Maternal and newborn health
WHO/Europe’swork includes the Effective perinatal care training package and the Beyond the numbers methodology that help countries in developing national policies and guidelines for better quality of maternal care. WHO is most active in the countries with the greatest need, particularly in the Balkan region and the Commonwealth of Independent States.
Child and adolescent health
WHO/Europe has developed a systemic approach to address adolescent health called the ‘Five S’ that helps countries strengthen their response to adolescent health. The implementation of WHO early childhood development programmes and cross-sector approaches such as Schools for health in Europe also helps to improve the survival, growth and development of young children.

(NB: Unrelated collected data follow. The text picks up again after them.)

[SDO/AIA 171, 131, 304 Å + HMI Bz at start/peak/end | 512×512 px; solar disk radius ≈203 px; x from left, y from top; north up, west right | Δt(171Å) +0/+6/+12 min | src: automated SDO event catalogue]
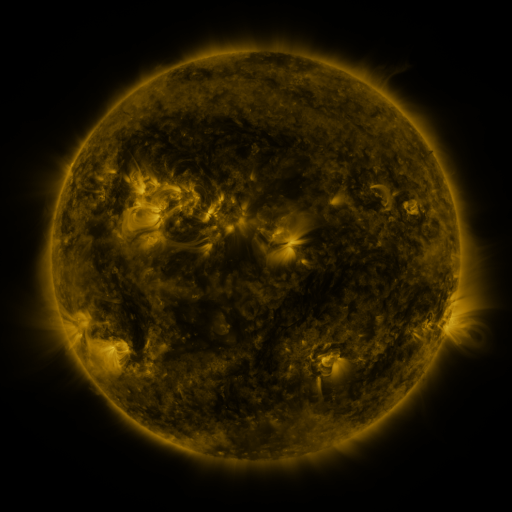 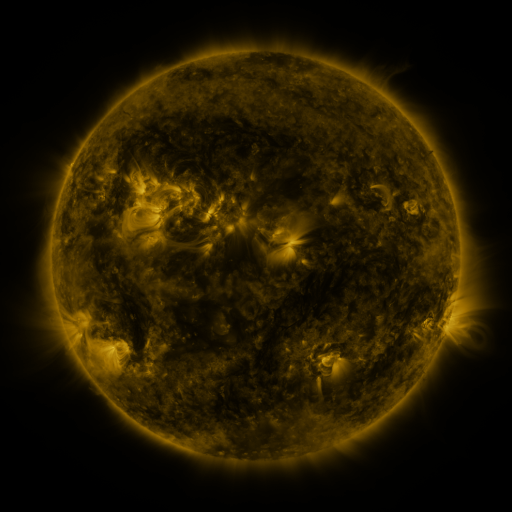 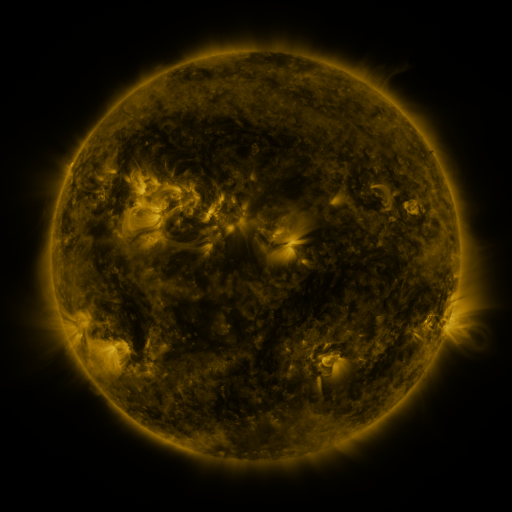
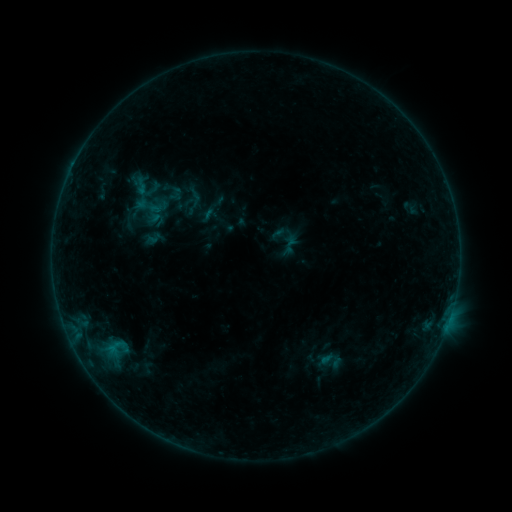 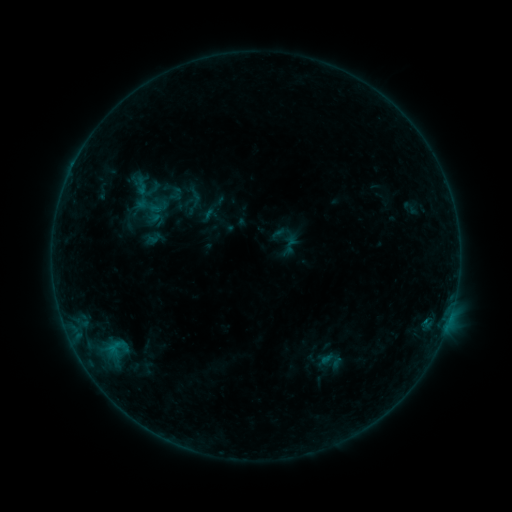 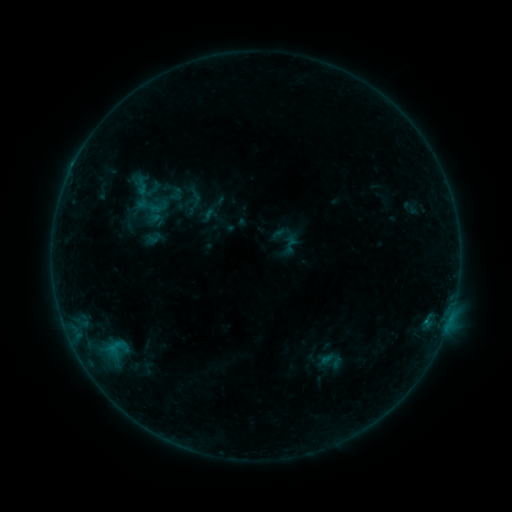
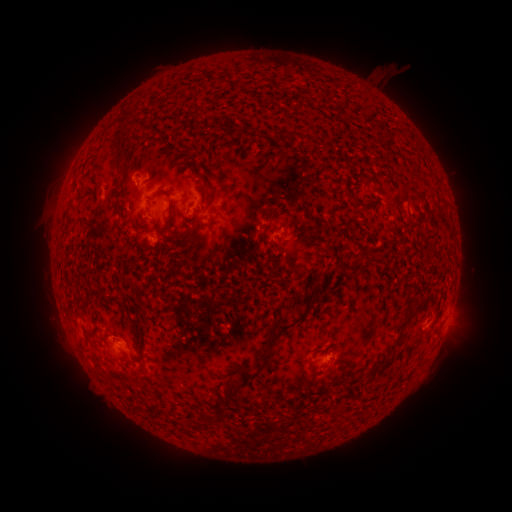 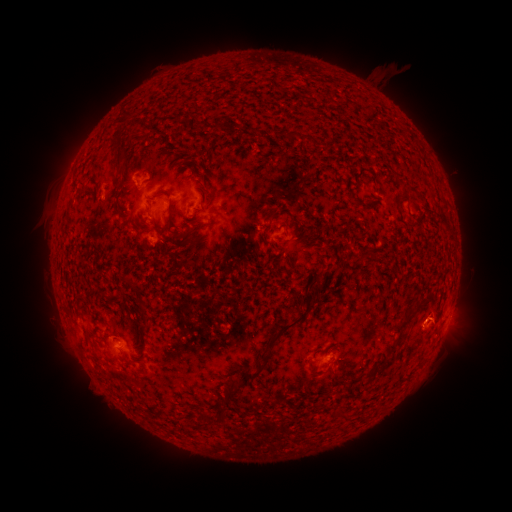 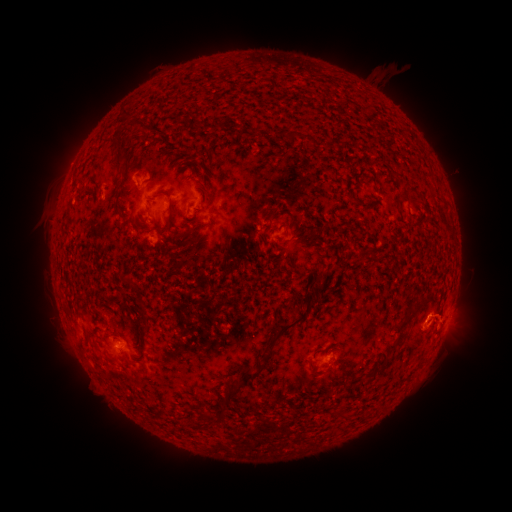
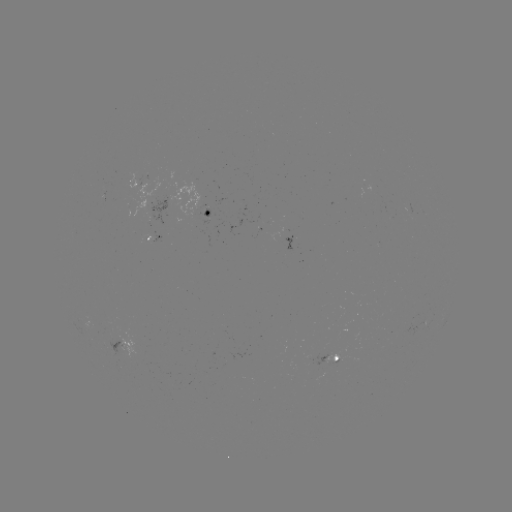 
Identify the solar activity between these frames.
eruption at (435, 315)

WHO/Europe has adopted the Active ageing policy framework for policy-makers, which is based on a multisectoral approach to health for the elderly.
Under the aegis of the WHO Framework Convention on Tobacco Control (WHO FCTC), WHO/Europe is successfully promoting the six tobacco control policy intervention areas through the MPOWER framework.
WHO/Europe works closely with the European Commission on the European Information System on Alcohol and Health. It uses the European Alcohol Action Plan 2012to guide countries in drafting or renewing national alcohol policies to reduce the harmful use of alcohol, for example through increasing taxation and decreasing access to alcohol products.
WHO/Europe supports countries in providing effective treatment programmes for drug users. Support is provided in technical advice on harm reduction measures and opioid substitution therapy.
Violence and injury prevention
WHO/Europe helps countries build capacity for policies to prevent injuries and promoting safety. WHO’s TEACH-VIP is a comprehensive injury prevention and control curriculum that assists in policy development and capacity building.
Transport and health
The countries in the WHO European Region have been committed to pursuing healthy and sustainable transport since 1999, when the Charter on Transport, Environment and Health was adopted at the Third Ministerial Conference on Environment and Health. WHO/Europe supports countries in defining and managing healthy mobility policies, and promoting healthy and sustainable transport through a “health in all policies” approach. It helps countries make health and environmental considerations a more explicit criterion for decision making on transport.
HEPA Europe network
WHO/Europe supports Member States in creating environments supportive of physical activity through the HEPA Europe network (theEuropean network for the promotion of health-enhancing physical activity).
Nutrition, physical activity and obesity
WHO/Europe works with Member States in the development, implementation and evaluation of policies to promote healthy diets and to prevent overweight and obesity.